- Supplied material -

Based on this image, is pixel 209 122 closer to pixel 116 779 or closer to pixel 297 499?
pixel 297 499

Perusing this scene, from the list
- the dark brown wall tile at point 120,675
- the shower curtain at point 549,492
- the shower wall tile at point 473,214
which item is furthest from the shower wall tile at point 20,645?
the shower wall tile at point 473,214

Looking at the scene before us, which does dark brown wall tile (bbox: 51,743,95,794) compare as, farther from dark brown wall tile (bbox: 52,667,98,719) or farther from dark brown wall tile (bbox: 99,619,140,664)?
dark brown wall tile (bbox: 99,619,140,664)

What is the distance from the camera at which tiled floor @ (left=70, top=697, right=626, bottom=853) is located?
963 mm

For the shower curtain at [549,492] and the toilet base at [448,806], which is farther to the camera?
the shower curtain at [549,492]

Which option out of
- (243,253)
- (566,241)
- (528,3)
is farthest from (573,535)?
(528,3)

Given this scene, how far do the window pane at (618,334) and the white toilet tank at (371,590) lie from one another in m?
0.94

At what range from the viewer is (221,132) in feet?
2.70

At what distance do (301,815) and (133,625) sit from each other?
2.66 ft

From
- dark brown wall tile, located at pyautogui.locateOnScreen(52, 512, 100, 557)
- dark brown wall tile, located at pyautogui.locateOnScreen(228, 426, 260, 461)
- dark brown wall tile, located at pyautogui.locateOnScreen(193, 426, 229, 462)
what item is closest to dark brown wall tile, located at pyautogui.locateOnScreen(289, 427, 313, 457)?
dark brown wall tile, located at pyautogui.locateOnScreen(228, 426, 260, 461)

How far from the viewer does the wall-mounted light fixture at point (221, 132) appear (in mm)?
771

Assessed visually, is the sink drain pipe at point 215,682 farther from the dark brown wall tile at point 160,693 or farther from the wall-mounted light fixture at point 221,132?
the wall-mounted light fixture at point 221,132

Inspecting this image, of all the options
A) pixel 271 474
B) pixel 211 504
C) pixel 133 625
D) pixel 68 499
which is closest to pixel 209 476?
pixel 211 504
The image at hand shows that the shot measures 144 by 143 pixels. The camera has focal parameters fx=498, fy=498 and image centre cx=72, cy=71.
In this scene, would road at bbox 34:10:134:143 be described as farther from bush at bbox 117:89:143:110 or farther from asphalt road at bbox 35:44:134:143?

- Challenge -
From the preceding material, extract every line exactly.

- Solution to this task -
Based on this image, is pixel 209 122 closer to pixel 116 779 or closer to pixel 297 499?
pixel 297 499

Perusing this scene, from the list
- the dark brown wall tile at point 120,675
- the shower curtain at point 549,492
- the shower wall tile at point 473,214
which item is furthest from the shower wall tile at point 20,645?
the shower wall tile at point 473,214

Looking at the scene before us, which does dark brown wall tile (bbox: 51,743,95,794) compare as, farther from dark brown wall tile (bbox: 52,667,98,719) or farther from dark brown wall tile (bbox: 99,619,140,664)?
dark brown wall tile (bbox: 99,619,140,664)

What is the distance from the camera at which tiled floor @ (left=70, top=697, right=626, bottom=853) is located?
963 mm

For the shower curtain at [549,492] and the toilet base at [448,806], which is farther to the camera?
the shower curtain at [549,492]

Which option out of
- (243,253)
- (566,241)
- (528,3)
is farthest from (573,535)?
(528,3)

Given this scene, how far do the window pane at (618,334) and the white toilet tank at (371,590) lie from one another in m?
0.94

At what range from the viewer is (221,132) in feet?
2.70

At what distance do (301,815) and (133,625) sit from each other?
2.66 ft

From
- dark brown wall tile, located at pyautogui.locateOnScreen(52, 512, 100, 557)
- dark brown wall tile, located at pyautogui.locateOnScreen(228, 426, 260, 461)
- dark brown wall tile, located at pyautogui.locateOnScreen(193, 426, 229, 462)
what item is closest to dark brown wall tile, located at pyautogui.locateOnScreen(289, 427, 313, 457)?
dark brown wall tile, located at pyautogui.locateOnScreen(228, 426, 260, 461)

How far from the viewer does the wall-mounted light fixture at point (221, 132) appear (in mm)?
771

Assessed visually, is the sink drain pipe at point 215,682 farther from the dark brown wall tile at point 160,693 or farther from the wall-mounted light fixture at point 221,132?
the wall-mounted light fixture at point 221,132

Inspecting this image, of all the options
A) pixel 271 474
B) pixel 211 504
C) pixel 133 625
D) pixel 68 499
which is closest to pixel 209 476?
pixel 211 504
The image at hand shows that the shot measures 144 by 143 pixels. The camera has focal parameters fx=498, fy=498 and image centre cx=72, cy=71.
In this scene, would road at bbox 34:10:134:143 be described as farther from bush at bbox 117:89:143:110 or farther from asphalt road at bbox 35:44:134:143?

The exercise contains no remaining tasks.